* _Problem_
From the line that contains "phylum: Chordata" down to the last line of the data below, transcribe every line exactly.

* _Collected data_
*** Begin section ***
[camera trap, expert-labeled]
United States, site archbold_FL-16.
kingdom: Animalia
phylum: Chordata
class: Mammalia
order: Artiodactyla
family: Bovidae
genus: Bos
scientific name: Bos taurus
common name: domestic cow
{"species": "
*** End section ***
* _Answer to the problem_
phylum: Chordata
class: Mammalia
order: Artiodactyla
family: Bovidae
genus: Bos
scientific name: Bos taurus
common name: domestic cow
{"species": "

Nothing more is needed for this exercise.